Bernanke: credit worries affecting LBO market(3)

US Federal Reserve Chairman Ben Bernanke told Congress that financing activity in bond and business loan markets remains brisk, despite widening credit spreads and tightening of terms for leveraged business loans.

The US’ worsening subprime mortgage market and investor fears over the corporate debt markets fueling private equity deals were acknowledged this week by US Federal Reserve Chairman Ben Bernanke.

“Credit spreads on lower-quality corporate debt have widened somewhat, and terms for some leveraged business loans have tightened,” Bernanke said before both the House’s Committee on Financial Services and the Senate’s Committee on Banking, Housing, and Urban Affairs. “Even after their recent rise, however, credit spreads remain near the low end of their historical ranges, and financing activity in the bond and business loan markets has remained fairly brisk.”

The changing tides of the credit market may cause the use of equity bridges and cov-lite loans to disappear from private equity deals, say some industry veterans.

Sam Schwerin, a managing partner with New York-based Millennium Technology Ventures said that until recently, lenders have been “going out to that last, last level in the amount of leverage you can put on and the terms you can accept, and the rates you can accept.
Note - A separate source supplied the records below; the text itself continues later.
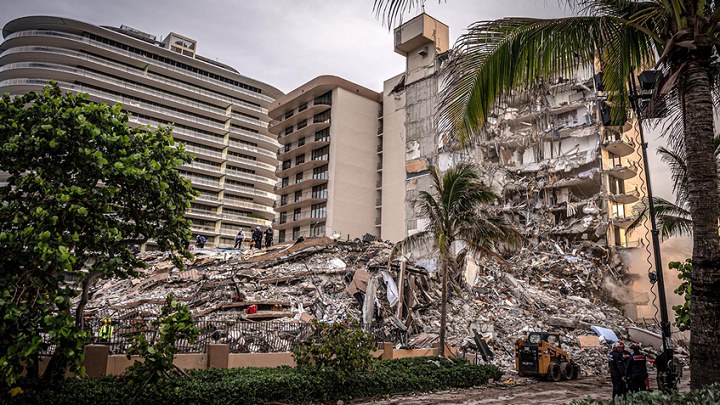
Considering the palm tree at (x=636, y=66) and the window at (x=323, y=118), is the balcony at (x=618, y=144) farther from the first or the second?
the palm tree at (x=636, y=66)

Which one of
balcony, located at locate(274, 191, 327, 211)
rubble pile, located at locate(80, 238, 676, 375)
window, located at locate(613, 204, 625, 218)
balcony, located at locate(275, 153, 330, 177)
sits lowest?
rubble pile, located at locate(80, 238, 676, 375)

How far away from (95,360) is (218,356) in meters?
3.22

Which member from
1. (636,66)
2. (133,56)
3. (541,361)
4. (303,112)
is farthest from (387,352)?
(133,56)

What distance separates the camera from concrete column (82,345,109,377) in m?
10.7

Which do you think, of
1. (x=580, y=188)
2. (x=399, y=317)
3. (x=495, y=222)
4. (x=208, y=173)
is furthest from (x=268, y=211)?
(x=495, y=222)

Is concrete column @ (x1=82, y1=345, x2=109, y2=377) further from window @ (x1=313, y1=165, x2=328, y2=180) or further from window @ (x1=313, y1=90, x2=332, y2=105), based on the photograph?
window @ (x1=313, y1=90, x2=332, y2=105)

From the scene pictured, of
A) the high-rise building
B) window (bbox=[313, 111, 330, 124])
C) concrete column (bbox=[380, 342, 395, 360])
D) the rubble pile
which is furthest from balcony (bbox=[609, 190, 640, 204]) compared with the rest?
the high-rise building

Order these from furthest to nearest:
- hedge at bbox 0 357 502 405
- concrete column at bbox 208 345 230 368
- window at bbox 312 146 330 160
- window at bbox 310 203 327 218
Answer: window at bbox 312 146 330 160 < window at bbox 310 203 327 218 < concrete column at bbox 208 345 230 368 < hedge at bbox 0 357 502 405

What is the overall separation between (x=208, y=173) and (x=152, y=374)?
6062 cm

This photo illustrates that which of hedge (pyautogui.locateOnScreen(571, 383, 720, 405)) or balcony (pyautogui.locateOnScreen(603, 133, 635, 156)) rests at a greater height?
balcony (pyautogui.locateOnScreen(603, 133, 635, 156))

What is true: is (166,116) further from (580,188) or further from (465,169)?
(465,169)

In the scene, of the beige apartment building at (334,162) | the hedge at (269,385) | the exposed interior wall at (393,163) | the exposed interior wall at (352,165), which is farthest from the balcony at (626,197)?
the hedge at (269,385)

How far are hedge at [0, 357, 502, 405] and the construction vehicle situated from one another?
1.29 metres

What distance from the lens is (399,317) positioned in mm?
22250
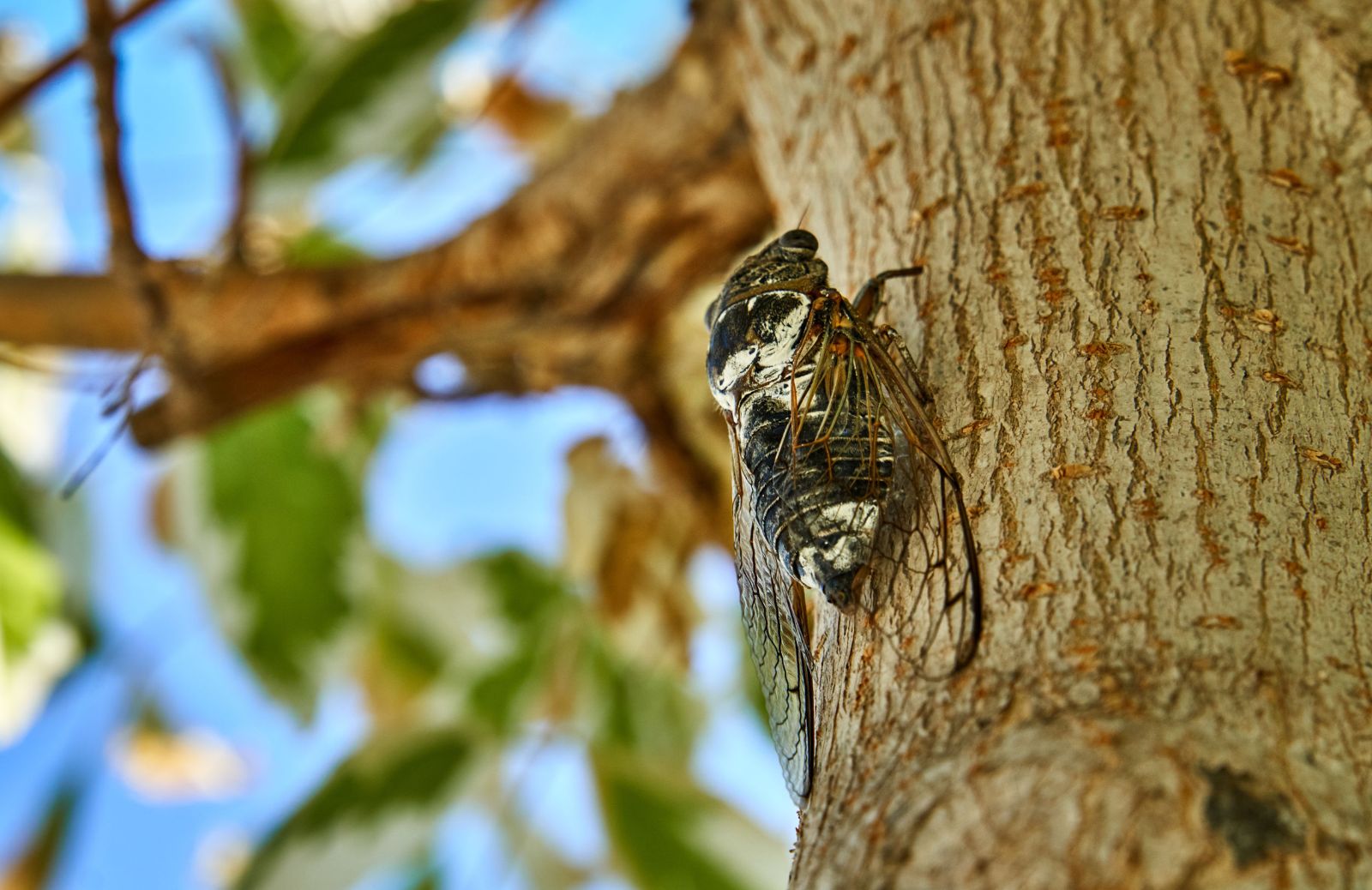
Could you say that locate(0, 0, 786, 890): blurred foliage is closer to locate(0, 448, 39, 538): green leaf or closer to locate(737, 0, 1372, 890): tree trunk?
locate(0, 448, 39, 538): green leaf

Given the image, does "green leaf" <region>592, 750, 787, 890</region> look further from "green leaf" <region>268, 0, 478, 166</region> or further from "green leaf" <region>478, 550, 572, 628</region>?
"green leaf" <region>268, 0, 478, 166</region>

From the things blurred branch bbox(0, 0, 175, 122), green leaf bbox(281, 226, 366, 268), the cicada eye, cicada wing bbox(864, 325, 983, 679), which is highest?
green leaf bbox(281, 226, 366, 268)

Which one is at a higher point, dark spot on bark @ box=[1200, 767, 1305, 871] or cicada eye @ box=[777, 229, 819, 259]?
cicada eye @ box=[777, 229, 819, 259]

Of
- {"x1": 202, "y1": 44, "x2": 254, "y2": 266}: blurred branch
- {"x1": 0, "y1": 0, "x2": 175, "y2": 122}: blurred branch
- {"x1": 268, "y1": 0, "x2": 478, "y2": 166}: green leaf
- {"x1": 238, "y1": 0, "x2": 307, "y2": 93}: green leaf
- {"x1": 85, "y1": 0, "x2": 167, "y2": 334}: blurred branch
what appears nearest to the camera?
{"x1": 85, "y1": 0, "x2": 167, "y2": 334}: blurred branch

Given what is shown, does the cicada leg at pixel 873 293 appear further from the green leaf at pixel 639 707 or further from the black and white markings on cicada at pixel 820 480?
the green leaf at pixel 639 707

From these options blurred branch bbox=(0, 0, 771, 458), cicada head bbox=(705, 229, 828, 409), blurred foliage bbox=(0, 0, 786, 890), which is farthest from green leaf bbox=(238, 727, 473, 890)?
cicada head bbox=(705, 229, 828, 409)

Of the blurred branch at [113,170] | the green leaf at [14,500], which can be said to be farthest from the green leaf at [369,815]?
the green leaf at [14,500]

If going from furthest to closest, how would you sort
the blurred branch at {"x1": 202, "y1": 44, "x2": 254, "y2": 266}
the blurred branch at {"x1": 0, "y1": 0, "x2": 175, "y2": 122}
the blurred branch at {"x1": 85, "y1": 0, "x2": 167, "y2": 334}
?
1. the blurred branch at {"x1": 202, "y1": 44, "x2": 254, "y2": 266}
2. the blurred branch at {"x1": 0, "y1": 0, "x2": 175, "y2": 122}
3. the blurred branch at {"x1": 85, "y1": 0, "x2": 167, "y2": 334}

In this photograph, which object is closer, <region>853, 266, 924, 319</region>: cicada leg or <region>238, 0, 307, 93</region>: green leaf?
<region>853, 266, 924, 319</region>: cicada leg
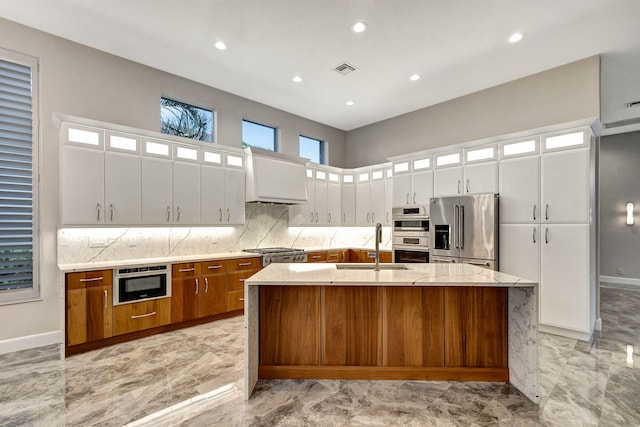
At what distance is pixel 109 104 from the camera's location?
4039mm

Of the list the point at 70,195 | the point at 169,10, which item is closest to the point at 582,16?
the point at 169,10

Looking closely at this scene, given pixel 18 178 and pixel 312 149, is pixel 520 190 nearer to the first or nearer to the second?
pixel 312 149

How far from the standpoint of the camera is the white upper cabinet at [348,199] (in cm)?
659

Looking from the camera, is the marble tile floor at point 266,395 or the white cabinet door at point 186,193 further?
the white cabinet door at point 186,193

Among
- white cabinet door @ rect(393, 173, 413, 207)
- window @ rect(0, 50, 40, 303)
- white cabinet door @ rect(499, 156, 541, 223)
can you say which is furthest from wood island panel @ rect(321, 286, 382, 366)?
window @ rect(0, 50, 40, 303)

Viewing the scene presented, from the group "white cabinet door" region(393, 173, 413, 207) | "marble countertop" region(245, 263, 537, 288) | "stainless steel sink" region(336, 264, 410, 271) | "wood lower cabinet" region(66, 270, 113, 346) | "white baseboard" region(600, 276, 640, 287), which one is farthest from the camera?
"white baseboard" region(600, 276, 640, 287)

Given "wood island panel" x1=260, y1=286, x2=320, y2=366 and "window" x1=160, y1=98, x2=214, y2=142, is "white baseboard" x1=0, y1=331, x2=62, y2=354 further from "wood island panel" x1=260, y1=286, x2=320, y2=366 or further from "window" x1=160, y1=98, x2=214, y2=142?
"window" x1=160, y1=98, x2=214, y2=142

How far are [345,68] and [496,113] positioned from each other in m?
2.57

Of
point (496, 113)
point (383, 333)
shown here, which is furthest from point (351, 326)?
point (496, 113)

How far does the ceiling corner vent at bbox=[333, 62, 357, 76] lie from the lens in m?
4.23

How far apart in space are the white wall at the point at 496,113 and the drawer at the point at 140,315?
4.87 m

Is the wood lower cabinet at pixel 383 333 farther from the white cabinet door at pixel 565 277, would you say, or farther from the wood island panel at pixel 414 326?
the white cabinet door at pixel 565 277

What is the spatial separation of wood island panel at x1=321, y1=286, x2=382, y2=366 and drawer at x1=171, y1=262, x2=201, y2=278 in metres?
2.24

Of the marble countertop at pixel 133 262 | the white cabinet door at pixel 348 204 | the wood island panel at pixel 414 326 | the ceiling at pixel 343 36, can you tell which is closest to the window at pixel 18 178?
the marble countertop at pixel 133 262
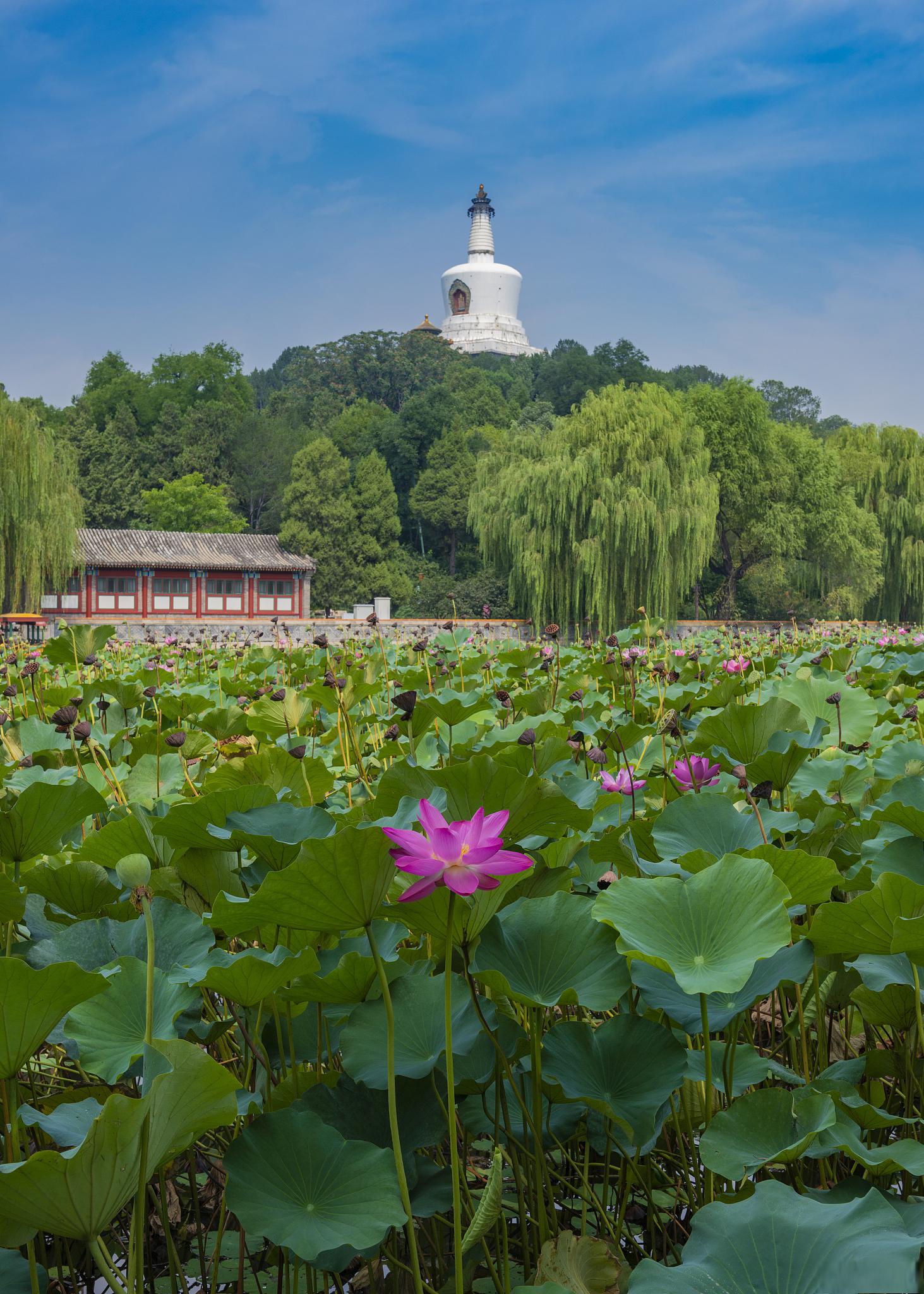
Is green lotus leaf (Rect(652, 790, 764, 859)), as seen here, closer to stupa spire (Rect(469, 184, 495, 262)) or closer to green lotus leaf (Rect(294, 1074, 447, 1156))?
green lotus leaf (Rect(294, 1074, 447, 1156))

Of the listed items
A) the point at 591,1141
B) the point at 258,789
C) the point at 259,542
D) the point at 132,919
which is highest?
the point at 259,542

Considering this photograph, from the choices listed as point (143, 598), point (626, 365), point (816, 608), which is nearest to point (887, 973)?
point (816, 608)

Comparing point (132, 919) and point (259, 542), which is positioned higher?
point (259, 542)

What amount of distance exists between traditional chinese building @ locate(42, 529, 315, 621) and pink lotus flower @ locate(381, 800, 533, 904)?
78.1ft

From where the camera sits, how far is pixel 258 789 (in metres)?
1.00

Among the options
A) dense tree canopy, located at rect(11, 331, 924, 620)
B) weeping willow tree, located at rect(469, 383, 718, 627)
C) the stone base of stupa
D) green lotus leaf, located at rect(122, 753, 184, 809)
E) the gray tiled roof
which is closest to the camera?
green lotus leaf, located at rect(122, 753, 184, 809)

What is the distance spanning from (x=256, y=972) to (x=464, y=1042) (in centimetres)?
18

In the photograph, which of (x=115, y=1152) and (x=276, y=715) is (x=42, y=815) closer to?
(x=115, y=1152)

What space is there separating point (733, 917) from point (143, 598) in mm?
A: 25737

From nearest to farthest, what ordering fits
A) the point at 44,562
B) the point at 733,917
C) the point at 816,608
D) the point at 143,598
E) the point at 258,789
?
the point at 733,917, the point at 258,789, the point at 44,562, the point at 816,608, the point at 143,598

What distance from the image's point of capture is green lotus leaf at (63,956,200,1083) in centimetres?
79

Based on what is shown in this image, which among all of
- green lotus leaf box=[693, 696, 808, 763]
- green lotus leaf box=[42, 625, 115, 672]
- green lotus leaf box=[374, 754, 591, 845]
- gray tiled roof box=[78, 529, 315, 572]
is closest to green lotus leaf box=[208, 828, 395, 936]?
green lotus leaf box=[374, 754, 591, 845]

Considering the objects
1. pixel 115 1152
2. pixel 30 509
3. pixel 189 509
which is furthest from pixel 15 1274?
pixel 189 509

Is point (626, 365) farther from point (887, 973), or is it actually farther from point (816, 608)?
point (887, 973)
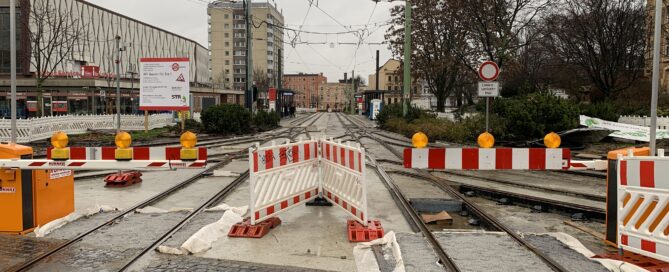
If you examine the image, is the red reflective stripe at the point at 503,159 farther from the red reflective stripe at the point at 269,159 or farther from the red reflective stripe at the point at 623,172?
the red reflective stripe at the point at 269,159

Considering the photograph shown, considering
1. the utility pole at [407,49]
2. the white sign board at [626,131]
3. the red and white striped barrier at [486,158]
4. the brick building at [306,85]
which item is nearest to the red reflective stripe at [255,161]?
the red and white striped barrier at [486,158]

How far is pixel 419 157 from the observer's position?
6582 millimetres

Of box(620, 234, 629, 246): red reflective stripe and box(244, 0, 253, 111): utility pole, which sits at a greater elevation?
box(244, 0, 253, 111): utility pole

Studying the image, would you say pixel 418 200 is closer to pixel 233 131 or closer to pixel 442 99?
pixel 233 131

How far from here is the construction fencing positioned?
6195 mm

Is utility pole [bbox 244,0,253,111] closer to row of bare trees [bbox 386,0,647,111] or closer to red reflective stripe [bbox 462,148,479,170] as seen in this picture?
row of bare trees [bbox 386,0,647,111]

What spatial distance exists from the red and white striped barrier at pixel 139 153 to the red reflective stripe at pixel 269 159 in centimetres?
79

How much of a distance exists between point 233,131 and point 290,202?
794 inches

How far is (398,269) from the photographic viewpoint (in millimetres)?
4656

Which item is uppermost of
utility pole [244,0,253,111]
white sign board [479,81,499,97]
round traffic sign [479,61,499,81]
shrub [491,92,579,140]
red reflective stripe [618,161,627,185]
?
utility pole [244,0,253,111]

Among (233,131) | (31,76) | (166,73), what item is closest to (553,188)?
(166,73)

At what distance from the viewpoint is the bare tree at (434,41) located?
1275 inches

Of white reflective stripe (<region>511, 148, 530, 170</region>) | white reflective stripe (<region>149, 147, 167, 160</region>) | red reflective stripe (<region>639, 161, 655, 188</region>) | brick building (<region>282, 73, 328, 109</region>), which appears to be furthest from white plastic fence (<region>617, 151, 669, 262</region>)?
brick building (<region>282, 73, 328, 109</region>)

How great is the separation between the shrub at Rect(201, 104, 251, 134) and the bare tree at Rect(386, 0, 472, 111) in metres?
13.0
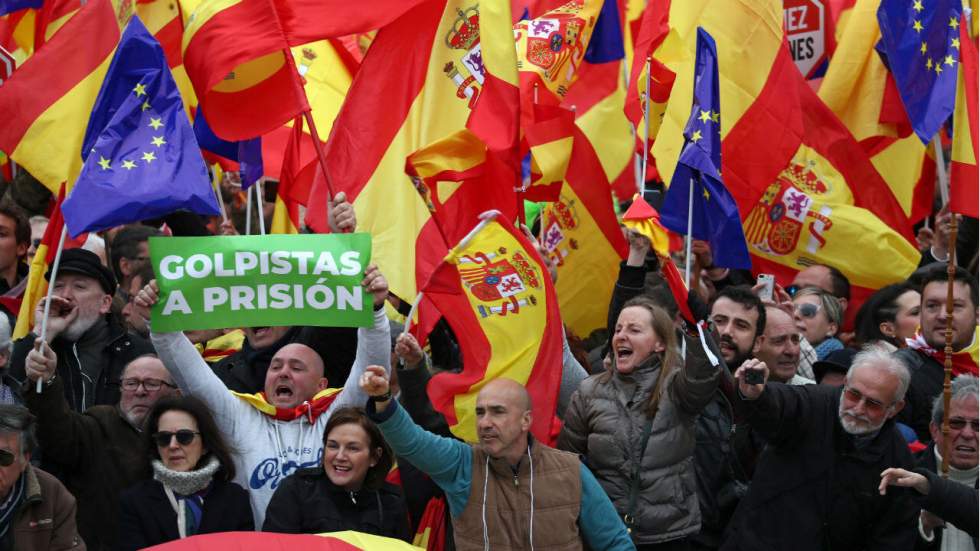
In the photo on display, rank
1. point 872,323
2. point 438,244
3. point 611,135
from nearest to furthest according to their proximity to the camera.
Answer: point 438,244, point 872,323, point 611,135

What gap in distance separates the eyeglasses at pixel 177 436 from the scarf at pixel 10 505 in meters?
0.60

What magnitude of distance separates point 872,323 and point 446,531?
3309 mm

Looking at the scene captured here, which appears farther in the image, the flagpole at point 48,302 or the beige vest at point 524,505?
the flagpole at point 48,302

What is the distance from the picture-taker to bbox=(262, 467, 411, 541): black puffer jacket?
656 centimetres

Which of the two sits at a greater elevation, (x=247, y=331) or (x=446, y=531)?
(x=247, y=331)

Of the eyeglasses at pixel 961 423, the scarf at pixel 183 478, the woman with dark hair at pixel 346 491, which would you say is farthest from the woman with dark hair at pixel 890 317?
the scarf at pixel 183 478

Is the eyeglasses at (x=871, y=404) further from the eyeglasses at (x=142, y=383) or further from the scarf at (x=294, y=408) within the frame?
the eyeglasses at (x=142, y=383)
So I think there’s nowhere to go but down, in terms of volume and up in terms of rates, up in terms of terms.”

Already, he said, there’ve been noticeably less deals financed with cov-lite loans, whereas “there have been an enormous amount of convenant lite deals in the past”.

The trouble lenders apparently had in syndicating $5 billion in debt they’d secured with a bridge loan for the recent $7 billion buyout of Royal Ahold’s U.S. Foodservice by Kohlberg Kravis Roberts and Clayton, Dubilier & Rice, Schwerin said, “may be a harbinger of things to come”.

Schwerin added: “That sort of thing could very, very quickly stop the aggressive set of terms on debt, which means that the value of acquisitions fall because the level of leverage and the terms that are available on debt aren’t as aggressive as they once were.”

Jamie Dimon, JPMorgan chief executive, today said equity bridges are “a terrible idea” and “bad financial policy” both for banks and private equity firms.

“It’s silly to take all that downside risk and not have any upside potential,” Dimon said.